══ RECORD EXCERPTS ══
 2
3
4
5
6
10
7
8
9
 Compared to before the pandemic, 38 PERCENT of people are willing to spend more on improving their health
═══
══ RECORD EXCERPTS ══
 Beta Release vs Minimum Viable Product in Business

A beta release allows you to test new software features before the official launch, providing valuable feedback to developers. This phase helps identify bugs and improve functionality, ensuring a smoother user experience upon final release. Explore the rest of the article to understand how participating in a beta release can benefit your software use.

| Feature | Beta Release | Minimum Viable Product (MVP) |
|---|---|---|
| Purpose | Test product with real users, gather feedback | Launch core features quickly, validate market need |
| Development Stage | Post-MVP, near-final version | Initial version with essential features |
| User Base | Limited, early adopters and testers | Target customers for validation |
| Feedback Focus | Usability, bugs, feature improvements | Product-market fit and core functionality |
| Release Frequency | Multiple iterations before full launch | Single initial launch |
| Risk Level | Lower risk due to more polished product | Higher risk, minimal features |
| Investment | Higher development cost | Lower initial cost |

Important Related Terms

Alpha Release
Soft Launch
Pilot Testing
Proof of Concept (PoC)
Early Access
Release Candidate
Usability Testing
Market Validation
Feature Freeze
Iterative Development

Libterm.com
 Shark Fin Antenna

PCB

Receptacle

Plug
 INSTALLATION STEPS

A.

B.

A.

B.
═══
Where the string "features" appears in a line of the entries above, return that line.

FINISHED TASK:
A beta release allows you to test new software features before the official launch, providing valuable feedback to developers. This phase helps identify bugs and improve functionality, ensuring a smoother user experience upon final release. Explore the rest of the article to understand how participating in a beta release can benefit your software use.
| Purpose | Test product with real users, gather feedback | Launch core features quickly, validate market need |
| Development Stage | Post-MVP, near-final version | Initial version with essential features |
| Risk Level | Lower risk due to more polished product | Higher risk, minimal features |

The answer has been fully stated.